• Exercise directions: Your answer is to be the count alone: the number of lines in the data below where "States" appears.

——

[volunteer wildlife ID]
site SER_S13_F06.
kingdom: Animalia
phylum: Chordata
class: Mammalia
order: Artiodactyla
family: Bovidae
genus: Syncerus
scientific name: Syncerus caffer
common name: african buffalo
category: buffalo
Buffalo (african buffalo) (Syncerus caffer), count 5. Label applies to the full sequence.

——

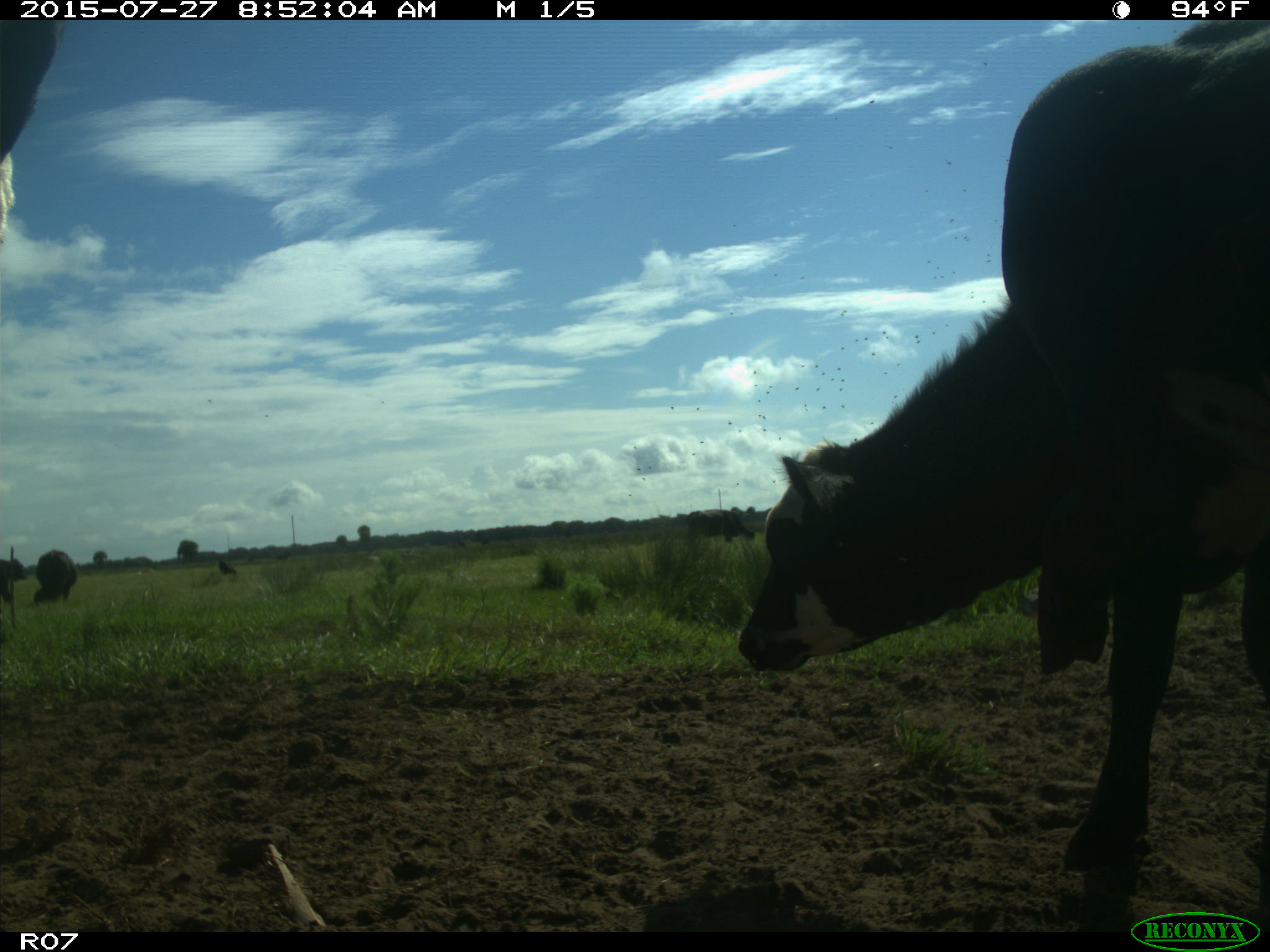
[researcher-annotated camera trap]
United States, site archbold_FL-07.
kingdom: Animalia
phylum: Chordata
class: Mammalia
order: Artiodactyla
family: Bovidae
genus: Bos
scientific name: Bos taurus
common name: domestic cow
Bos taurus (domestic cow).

——

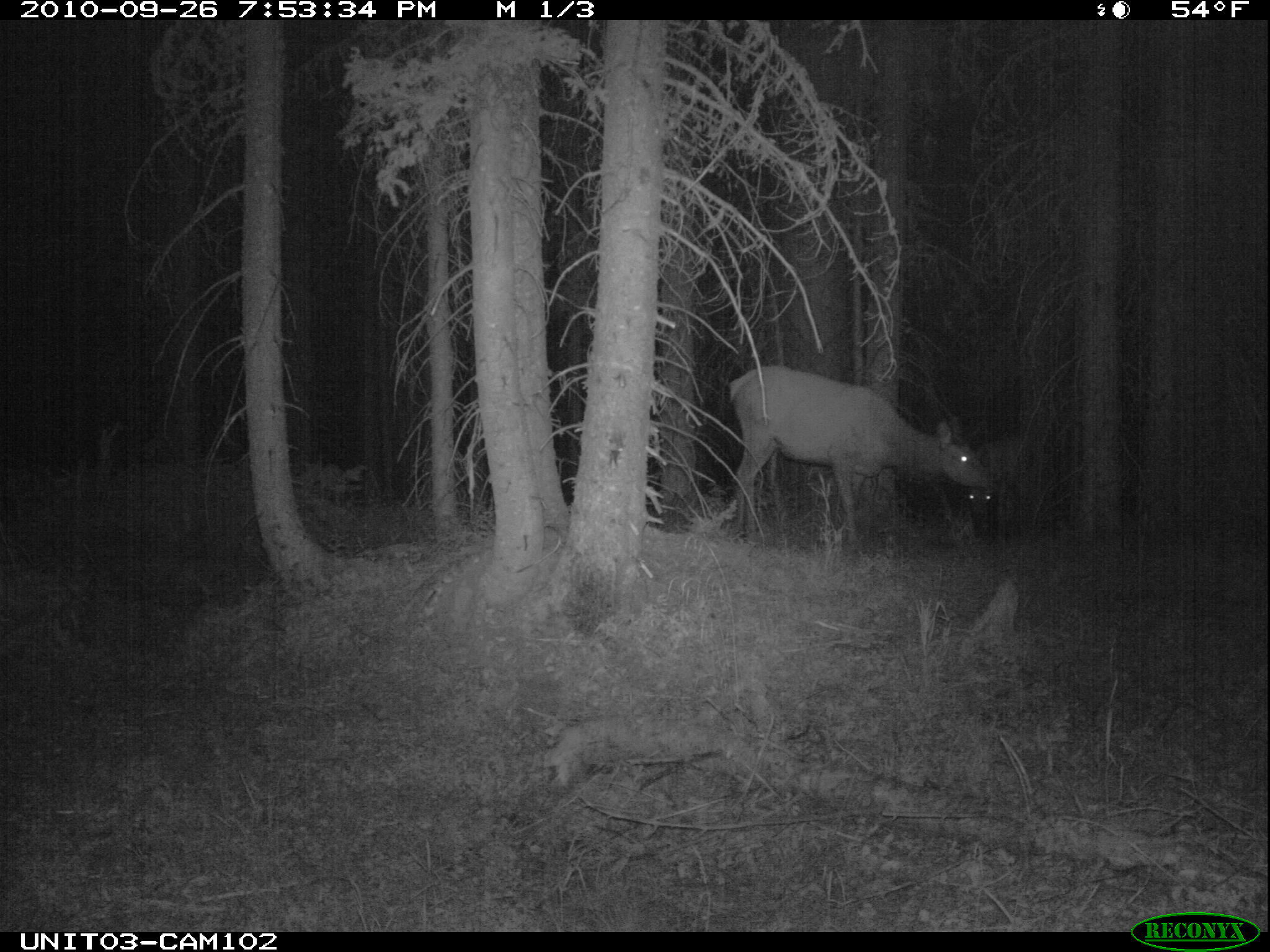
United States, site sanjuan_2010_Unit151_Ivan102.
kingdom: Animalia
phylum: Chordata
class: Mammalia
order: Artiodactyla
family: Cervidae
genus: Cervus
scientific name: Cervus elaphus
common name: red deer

——

• Response below: 2